- [Passage to read]
● ● ●

That's my overall plan is to sell it once I get comissioned hopefully with Army ROTC in 2015-17, depending on what I get schooled in.



greg24k said:


> If you tired of sitting in school all day and you only 16, what makes you think you not gonna get tired from breaking your back all day when you're 30?
> 
> There is a dime a dozen of kids like you out there, who got this big plans and drop out of school...and most end up working for a minimum wage and they're pi$$ed at the world and everyone else. Your thinking is good, you have a strong mind and if you don't get ahead of your self you could have a bright future. You will get a good advise here, most here are Old School. Like most here I started to hassle when I was 15, I've done well for myself, but that was then, and this is now...a totally different age and time to do what some did then and making it OK today... For you and for today is Education...that should come first before anything, especially when you 16.
> 
> ...


I fully intend to finish High School and get some sort of a degree, but I still understand how my grades could suffer. I'll make sure to keep them up, thanks again!



TxElectrician said:


> Beetles....record players?????????
> 
> This kid has no idea what you are talking about old man:laughing:


Haha my dad listens them.



MALCO.New.York said:


> This is a Bogus post!
> 
> It is too "Middle America Perfect" to be real!


Who would take the time to write out all this bogus stuff? 



Hmrepairs said:


> Yeah, this is nice and everything, but I thought the forum was for professional contractors. Let the whipping begin.


Who better people to ask then professionals?

I was thinking about that though after posting, if there is a better section, I'll post my question there and if a mod could delete this one I appreciate it 



mikeswoods said:


> Relax,Hmrepairs---This forum has a landscape section--and plenty of room for one more young ambitious kid asking polite questions-----
> 
> I made a bit of pocket money shoveling snow as a kid---nice way to build confidence and learn how to sell and deal with customers.


Should I post this over in landscaping?



MOTB said:


> Good to see your entrepreneurial spirits. I started my first lawnmowing business when I was around 12 so I understand your passion to make your own money. One person made a suggestion which is to make sure you do not pass on your youth so make sure you keep yourself well rounded and do things that teenagers do, in addition to earning whatever you can on your own. From a business perspective, why not create yourself a 'very inexpensive' website, take some pictures of the properties you mow, then also create 'very inexpensive' business cards with your website. You will slowly be able to learn about marketing concepts and be able to always show off your first business, which may help you establish creditability as you go onto to the next things in life. Also, a few people in the forums may not be as constructive as you may like, so just fight the urge to reply and stay positively focused. This alone is a thing you need to learn on how to move forward positively in life and do not get pulled back by negativity. Wishing you the best of luck in your endeavors and business growth.

● ● ●

- [Complete the following]
A: For the forum thread, decide whether each statement agrees with it: (i) MOTB started a first lawnmowing business at around age 12; (ii) mikeswoods made pocket money as a kid by mowing lawns; (iii) the original poster plans to sell once commissioned with Army ROTC. Answer yes or no for each, quoting the deciding words.
B: Print the part of the forum thread that begins with the words "Who better people" and stops after the words "deal with customers.".
C: According to mikeswoods in the forum thread, what section does the forum have?

- [Dataset entries]
● ● ●

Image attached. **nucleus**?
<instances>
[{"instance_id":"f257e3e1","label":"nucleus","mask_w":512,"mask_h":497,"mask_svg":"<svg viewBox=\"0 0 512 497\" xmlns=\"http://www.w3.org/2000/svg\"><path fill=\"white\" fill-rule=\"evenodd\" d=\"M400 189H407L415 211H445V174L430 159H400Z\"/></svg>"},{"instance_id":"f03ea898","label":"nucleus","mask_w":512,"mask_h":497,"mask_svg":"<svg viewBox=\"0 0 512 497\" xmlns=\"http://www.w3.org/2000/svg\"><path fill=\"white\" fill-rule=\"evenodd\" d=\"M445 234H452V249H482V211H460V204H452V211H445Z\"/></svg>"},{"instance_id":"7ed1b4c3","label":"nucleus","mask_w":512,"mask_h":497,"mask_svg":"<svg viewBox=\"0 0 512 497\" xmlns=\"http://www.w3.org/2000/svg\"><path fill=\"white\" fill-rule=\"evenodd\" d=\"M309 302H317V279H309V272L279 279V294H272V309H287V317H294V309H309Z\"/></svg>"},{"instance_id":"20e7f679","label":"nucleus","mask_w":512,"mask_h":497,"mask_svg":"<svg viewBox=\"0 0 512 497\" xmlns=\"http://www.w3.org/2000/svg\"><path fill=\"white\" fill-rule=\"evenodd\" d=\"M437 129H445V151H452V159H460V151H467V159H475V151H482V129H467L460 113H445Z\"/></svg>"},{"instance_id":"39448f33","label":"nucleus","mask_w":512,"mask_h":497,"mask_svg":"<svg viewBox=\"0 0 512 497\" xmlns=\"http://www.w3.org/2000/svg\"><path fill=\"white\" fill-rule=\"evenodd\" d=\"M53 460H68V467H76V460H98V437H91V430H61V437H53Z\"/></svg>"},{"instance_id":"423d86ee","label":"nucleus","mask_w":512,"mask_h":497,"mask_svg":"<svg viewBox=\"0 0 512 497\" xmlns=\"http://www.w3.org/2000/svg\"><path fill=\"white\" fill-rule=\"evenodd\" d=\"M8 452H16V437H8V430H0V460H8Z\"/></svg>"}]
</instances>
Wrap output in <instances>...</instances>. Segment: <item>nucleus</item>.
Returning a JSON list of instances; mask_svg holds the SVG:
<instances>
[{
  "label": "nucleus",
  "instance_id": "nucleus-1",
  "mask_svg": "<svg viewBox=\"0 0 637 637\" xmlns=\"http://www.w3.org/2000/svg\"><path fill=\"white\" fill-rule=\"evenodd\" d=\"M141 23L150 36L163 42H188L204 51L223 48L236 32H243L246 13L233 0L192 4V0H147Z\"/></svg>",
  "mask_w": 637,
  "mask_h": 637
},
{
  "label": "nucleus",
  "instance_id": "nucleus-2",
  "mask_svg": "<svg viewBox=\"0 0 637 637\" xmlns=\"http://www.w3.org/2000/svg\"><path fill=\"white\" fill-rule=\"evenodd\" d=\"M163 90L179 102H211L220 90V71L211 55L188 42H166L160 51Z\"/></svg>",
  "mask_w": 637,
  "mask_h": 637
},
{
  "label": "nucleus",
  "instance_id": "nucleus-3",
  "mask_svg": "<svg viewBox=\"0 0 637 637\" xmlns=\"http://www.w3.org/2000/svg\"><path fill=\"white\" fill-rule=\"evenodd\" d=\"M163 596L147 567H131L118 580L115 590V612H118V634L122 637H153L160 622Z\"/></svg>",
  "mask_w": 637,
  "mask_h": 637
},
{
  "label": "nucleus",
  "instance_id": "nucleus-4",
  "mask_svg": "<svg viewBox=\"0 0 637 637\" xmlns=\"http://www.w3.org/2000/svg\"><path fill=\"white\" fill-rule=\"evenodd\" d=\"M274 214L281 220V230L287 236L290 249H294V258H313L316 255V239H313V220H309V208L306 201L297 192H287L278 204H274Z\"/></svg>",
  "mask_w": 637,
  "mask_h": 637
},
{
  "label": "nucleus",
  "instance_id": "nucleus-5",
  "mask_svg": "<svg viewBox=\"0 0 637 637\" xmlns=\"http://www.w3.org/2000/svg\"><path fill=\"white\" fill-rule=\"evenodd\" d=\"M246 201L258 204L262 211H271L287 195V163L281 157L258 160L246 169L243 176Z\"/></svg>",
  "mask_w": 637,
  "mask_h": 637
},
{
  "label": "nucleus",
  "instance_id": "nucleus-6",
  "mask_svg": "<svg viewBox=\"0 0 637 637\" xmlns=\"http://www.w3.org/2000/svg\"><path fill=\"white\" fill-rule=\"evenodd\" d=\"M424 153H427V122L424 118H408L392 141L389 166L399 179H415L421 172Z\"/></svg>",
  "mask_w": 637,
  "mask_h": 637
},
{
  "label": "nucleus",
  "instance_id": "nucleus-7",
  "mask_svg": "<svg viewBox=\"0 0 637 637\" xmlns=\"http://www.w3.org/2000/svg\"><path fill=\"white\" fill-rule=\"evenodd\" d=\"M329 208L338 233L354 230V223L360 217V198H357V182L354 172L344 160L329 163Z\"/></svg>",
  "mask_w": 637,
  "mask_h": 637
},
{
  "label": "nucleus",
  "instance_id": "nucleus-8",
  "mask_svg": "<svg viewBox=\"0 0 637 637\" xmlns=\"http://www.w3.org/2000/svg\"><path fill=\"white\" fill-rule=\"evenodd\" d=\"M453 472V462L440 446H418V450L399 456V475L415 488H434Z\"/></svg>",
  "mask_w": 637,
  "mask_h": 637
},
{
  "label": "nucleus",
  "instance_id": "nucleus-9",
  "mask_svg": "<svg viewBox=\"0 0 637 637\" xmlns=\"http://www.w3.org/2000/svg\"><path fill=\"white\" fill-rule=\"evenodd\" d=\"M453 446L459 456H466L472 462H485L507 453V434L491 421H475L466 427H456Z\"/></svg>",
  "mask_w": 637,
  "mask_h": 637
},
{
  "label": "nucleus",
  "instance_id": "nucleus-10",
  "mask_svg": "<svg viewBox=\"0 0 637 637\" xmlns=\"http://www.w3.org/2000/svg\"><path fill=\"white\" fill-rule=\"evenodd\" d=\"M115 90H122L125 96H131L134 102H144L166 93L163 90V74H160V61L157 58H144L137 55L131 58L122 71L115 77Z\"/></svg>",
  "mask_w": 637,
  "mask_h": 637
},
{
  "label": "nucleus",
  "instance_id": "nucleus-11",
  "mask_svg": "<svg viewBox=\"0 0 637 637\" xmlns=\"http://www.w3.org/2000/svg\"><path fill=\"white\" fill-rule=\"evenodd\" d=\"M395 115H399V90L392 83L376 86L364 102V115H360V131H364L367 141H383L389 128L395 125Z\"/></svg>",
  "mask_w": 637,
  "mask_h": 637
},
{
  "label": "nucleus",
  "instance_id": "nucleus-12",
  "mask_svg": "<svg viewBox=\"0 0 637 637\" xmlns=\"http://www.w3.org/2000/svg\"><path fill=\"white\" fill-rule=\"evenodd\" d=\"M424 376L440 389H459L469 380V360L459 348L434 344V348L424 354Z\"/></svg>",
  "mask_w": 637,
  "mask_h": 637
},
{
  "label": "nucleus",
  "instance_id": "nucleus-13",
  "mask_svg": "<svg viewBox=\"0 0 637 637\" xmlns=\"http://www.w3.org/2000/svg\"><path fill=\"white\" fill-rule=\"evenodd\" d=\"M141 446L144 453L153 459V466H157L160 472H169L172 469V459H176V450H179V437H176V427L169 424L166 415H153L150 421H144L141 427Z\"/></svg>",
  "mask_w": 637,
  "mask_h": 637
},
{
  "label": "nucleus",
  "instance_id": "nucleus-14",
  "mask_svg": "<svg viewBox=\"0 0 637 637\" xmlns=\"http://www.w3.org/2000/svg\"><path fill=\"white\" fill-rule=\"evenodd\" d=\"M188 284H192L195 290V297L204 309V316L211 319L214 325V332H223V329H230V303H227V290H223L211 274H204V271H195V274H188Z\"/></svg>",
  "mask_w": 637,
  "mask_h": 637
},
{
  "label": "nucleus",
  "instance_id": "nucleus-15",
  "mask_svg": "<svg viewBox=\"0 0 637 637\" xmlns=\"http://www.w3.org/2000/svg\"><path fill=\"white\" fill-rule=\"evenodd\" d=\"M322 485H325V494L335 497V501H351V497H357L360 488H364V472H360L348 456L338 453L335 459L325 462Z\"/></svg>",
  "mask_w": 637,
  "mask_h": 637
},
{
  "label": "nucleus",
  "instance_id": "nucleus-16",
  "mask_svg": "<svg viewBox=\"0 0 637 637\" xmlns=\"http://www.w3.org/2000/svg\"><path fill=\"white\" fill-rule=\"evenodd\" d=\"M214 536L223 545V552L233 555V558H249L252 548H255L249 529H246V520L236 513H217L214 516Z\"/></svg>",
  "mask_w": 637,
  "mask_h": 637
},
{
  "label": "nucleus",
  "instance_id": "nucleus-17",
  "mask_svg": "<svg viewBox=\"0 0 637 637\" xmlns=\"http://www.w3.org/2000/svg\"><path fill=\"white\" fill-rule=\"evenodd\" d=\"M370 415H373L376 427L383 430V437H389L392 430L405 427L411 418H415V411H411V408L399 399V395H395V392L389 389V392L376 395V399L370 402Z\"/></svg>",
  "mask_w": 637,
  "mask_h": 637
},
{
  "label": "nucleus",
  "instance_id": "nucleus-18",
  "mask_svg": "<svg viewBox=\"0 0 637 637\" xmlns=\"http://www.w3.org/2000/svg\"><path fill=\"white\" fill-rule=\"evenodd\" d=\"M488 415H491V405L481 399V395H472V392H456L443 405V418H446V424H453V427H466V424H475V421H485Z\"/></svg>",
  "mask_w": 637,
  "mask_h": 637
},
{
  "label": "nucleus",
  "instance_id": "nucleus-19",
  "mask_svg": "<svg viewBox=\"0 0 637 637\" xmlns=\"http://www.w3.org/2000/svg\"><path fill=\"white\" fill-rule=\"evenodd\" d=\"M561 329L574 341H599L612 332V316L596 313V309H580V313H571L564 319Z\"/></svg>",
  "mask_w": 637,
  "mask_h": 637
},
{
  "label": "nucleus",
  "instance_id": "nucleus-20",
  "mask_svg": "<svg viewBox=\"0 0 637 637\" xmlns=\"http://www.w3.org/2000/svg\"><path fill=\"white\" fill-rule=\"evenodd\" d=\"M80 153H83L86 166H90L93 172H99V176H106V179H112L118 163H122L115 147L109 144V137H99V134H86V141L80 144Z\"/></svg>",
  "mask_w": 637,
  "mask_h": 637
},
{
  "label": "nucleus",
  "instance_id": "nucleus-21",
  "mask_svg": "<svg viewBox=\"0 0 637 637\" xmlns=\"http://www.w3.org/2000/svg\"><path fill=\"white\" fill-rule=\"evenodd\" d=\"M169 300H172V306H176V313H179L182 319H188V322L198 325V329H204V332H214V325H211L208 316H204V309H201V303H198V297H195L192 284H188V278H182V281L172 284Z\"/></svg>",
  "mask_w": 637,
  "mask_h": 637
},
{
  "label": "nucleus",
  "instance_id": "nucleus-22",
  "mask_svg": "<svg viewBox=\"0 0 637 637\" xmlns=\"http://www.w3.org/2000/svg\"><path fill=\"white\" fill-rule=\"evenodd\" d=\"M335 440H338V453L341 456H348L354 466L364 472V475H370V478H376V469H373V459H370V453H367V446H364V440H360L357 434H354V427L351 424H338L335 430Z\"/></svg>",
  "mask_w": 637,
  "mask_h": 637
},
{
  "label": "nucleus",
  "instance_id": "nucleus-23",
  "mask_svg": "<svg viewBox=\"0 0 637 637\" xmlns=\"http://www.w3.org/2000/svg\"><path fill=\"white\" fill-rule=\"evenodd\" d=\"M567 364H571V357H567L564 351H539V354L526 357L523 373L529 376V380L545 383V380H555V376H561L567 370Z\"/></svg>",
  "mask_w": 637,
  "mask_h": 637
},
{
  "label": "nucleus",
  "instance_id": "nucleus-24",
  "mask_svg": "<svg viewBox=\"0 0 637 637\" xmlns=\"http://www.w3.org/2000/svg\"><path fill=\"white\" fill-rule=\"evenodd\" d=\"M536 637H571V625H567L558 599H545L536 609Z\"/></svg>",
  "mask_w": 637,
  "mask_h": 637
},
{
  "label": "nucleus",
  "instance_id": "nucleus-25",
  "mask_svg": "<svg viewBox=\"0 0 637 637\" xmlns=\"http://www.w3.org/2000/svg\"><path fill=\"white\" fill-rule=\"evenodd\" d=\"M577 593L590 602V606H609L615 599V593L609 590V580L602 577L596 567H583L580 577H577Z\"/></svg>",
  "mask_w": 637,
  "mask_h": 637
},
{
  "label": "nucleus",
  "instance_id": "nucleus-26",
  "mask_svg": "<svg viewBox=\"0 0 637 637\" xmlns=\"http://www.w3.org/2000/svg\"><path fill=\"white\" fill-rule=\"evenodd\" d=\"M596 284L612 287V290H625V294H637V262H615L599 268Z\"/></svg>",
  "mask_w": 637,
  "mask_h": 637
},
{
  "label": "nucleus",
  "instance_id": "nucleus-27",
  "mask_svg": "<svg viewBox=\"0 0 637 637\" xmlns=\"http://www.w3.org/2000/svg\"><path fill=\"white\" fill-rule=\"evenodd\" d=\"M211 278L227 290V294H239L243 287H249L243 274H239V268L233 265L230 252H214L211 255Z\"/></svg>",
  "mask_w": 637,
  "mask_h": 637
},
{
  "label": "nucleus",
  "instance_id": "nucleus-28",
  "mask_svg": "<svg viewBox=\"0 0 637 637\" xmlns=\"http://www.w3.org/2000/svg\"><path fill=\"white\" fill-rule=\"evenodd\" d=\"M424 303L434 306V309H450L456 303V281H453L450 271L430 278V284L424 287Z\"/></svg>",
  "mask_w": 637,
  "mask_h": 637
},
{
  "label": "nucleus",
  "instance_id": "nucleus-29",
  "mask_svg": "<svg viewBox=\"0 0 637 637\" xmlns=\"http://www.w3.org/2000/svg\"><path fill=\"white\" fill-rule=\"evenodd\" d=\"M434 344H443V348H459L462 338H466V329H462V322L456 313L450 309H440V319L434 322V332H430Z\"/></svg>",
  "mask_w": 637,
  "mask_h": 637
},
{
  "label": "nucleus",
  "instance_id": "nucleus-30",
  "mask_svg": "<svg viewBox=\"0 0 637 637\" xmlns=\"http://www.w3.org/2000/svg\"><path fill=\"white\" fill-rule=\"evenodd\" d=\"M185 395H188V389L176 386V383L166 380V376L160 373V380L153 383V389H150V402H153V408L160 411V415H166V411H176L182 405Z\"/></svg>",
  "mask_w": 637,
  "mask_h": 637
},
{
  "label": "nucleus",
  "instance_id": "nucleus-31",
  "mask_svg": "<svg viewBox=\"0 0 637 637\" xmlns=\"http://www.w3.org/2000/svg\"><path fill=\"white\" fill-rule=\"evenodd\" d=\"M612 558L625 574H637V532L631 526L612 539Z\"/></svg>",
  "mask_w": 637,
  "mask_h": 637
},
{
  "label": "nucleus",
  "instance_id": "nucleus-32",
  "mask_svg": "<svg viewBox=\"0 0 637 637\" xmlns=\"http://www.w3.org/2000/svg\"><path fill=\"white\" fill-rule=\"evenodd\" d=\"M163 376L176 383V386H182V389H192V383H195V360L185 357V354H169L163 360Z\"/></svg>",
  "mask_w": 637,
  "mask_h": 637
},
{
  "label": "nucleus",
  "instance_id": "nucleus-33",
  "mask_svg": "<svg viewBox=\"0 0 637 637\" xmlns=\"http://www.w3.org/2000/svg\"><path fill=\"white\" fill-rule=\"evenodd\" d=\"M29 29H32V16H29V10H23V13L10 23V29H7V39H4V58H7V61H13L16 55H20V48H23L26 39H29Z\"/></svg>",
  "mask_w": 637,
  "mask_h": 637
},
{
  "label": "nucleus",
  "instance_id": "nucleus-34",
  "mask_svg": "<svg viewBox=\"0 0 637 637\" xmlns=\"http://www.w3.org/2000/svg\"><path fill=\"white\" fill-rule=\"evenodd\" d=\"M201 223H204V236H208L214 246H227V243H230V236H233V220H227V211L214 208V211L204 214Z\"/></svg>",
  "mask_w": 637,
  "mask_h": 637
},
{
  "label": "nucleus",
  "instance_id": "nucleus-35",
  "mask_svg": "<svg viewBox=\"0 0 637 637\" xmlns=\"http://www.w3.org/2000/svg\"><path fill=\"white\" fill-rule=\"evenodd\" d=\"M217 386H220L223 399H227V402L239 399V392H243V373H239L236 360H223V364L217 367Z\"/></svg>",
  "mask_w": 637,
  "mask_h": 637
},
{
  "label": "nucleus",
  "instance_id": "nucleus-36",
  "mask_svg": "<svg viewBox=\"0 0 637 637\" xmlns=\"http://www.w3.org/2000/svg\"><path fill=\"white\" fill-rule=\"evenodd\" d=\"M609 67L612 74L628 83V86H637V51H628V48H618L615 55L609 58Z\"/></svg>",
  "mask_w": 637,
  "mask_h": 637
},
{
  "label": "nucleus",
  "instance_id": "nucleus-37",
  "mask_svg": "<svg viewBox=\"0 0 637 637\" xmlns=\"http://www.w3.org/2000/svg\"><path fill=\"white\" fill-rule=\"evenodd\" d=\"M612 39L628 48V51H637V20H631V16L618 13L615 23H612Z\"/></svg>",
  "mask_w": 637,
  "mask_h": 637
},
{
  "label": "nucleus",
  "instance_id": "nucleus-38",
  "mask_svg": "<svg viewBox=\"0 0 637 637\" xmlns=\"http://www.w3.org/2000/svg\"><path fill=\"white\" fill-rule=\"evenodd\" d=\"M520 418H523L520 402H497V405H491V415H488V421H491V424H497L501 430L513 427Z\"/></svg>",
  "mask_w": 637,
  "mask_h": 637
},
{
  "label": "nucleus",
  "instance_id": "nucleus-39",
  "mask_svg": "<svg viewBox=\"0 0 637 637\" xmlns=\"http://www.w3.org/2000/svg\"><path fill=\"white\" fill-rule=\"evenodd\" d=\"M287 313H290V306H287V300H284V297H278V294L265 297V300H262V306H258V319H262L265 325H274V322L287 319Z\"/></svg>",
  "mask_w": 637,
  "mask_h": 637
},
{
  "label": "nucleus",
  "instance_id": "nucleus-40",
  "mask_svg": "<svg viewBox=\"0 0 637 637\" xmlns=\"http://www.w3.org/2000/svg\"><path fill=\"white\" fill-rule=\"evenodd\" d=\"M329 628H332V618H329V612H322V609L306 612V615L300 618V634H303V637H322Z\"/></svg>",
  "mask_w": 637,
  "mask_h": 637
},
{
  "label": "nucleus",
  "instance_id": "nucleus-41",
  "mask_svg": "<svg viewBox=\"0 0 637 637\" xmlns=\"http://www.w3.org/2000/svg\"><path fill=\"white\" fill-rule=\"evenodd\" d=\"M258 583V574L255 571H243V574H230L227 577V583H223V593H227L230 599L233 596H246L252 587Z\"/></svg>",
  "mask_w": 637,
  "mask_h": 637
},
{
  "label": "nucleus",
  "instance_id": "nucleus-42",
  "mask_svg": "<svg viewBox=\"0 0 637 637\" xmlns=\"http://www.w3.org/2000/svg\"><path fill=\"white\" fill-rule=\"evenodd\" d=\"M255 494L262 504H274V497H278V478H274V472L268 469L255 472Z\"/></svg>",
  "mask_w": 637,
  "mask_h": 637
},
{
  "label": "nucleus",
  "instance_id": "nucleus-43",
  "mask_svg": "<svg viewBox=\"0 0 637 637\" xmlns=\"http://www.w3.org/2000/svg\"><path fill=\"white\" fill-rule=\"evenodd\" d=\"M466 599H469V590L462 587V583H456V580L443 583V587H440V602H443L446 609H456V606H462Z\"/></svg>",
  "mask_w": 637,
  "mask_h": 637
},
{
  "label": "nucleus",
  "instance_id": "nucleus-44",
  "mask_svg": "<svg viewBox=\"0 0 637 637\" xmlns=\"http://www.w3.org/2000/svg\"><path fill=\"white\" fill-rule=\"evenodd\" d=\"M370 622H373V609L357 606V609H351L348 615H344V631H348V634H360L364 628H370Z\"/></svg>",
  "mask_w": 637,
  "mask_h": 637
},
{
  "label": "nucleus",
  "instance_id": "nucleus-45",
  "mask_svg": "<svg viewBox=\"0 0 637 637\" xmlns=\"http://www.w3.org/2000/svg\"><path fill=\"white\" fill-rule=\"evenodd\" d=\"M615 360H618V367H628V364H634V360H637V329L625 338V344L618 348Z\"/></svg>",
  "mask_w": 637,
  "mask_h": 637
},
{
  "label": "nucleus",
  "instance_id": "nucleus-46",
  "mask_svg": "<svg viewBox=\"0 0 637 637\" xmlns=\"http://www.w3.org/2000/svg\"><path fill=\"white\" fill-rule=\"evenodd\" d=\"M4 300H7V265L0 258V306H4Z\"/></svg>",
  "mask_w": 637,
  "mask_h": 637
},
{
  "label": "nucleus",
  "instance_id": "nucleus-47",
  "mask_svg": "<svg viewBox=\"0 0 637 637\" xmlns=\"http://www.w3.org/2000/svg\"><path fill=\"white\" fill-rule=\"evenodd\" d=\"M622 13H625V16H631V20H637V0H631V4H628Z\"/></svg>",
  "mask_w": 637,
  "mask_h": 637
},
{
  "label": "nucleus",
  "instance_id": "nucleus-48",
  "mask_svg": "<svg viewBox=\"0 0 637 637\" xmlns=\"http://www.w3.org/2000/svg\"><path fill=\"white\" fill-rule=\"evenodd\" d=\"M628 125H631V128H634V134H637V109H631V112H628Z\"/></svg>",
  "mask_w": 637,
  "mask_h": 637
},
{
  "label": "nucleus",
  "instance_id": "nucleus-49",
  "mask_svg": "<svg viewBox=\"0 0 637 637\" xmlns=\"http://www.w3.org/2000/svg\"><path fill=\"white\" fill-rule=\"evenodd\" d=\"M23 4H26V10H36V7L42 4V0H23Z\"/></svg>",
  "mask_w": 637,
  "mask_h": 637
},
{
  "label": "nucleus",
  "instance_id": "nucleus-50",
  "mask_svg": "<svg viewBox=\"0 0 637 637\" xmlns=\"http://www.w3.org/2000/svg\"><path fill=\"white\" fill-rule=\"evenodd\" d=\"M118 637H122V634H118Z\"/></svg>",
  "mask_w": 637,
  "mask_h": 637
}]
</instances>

● ● ●

- [Responses for each task]
A:
(i) Yes: "I started my first lawnmowing business when I was around 12"
(ii) No: "I made a bit of pocket money shoveling snow as a kid"
(iii) Yes: "That's my overall plan is to sell it once I get comissioned hopefully with Army ROTC in 2015-17"

B:
Who better people to ask then professionals?

I was thinking about that though after posting, if there is a better section, I'll post my question there and if a mod could delete this one I appreciate it 



mikeswoods said:


> Relax,Hmrepairs---This forum has a landscape section--and plenty of room for one more young ambitious kid asking polite questions-----
> 
> I made a bit of pocket money shoveling snow as a kid---nice way to build confidence and learn how to sell and deal with customers.

C: A landscape section.